Repeat, please, exactly the lines from the one that has "family: Mephitidae" through the end of the records below, with pictures dropped.

★ ★ ★ ★ ★ ★ ★

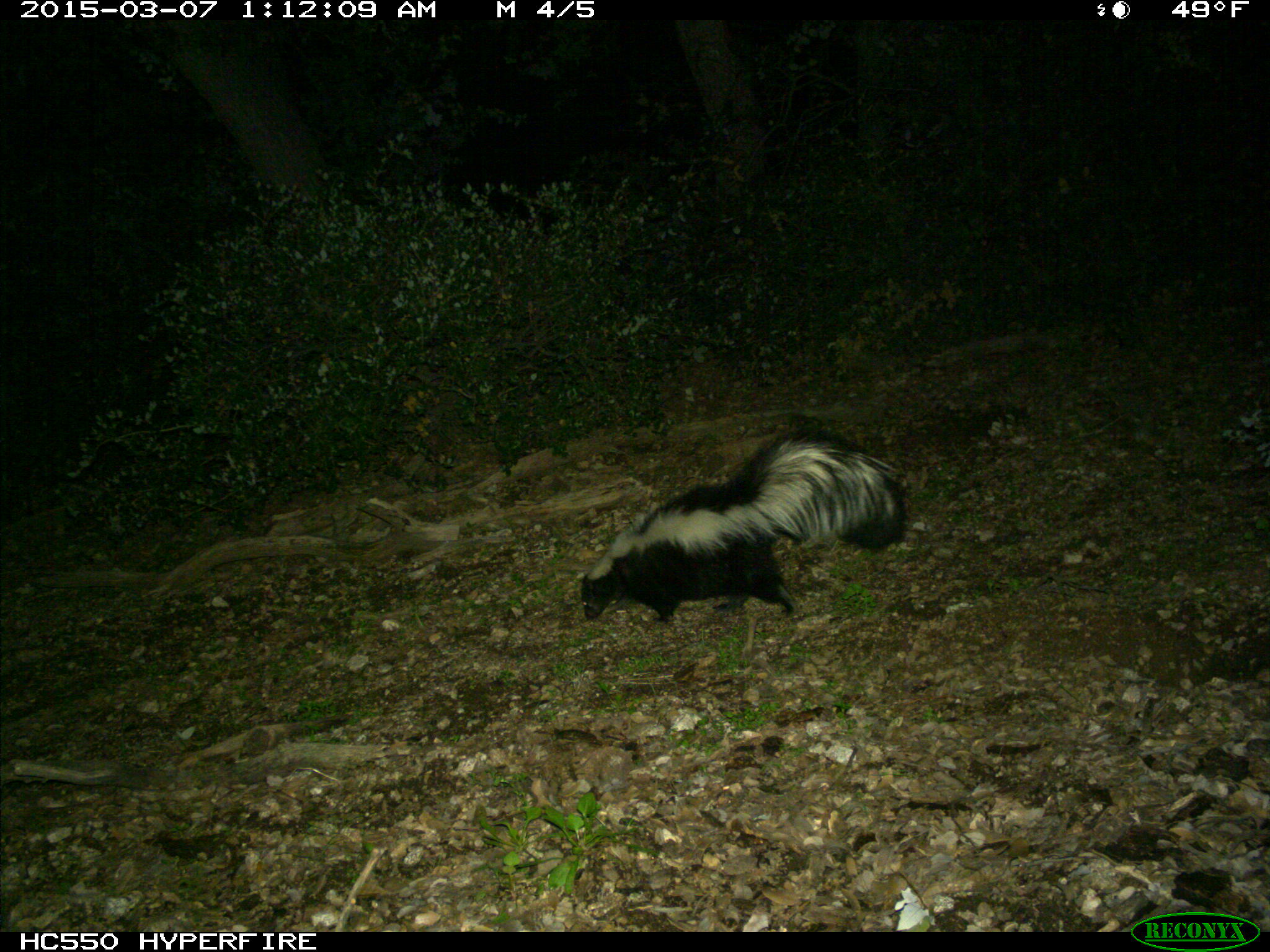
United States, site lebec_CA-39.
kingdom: Animalia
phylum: Chordata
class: Mammalia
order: Carnivora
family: Mephitidae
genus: Mephitis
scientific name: Mephitis mephitis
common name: striped skunk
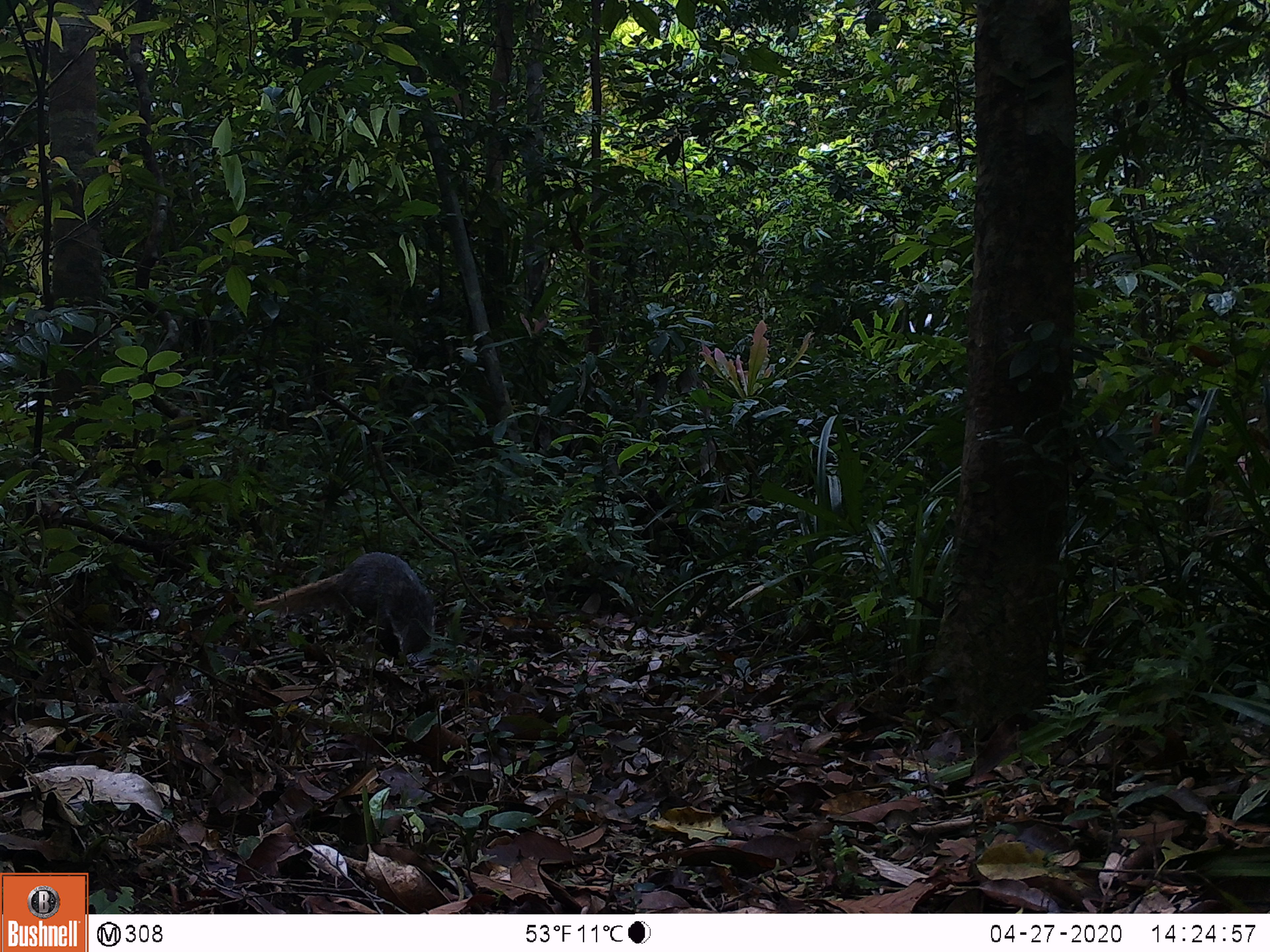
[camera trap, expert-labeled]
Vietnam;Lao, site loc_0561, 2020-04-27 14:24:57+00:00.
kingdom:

★ ★ ★ ★ ★ ★ ★

• [Solution]
family: Mephitidae
genus: Mephitis
scientific name: Mephitis mephitis
common name: striped skunk
[camera trap, expert-labeled]
Vietnam;Lao, site loc_0561, 2020-04-27 14:24:57+00:00.
kingdom:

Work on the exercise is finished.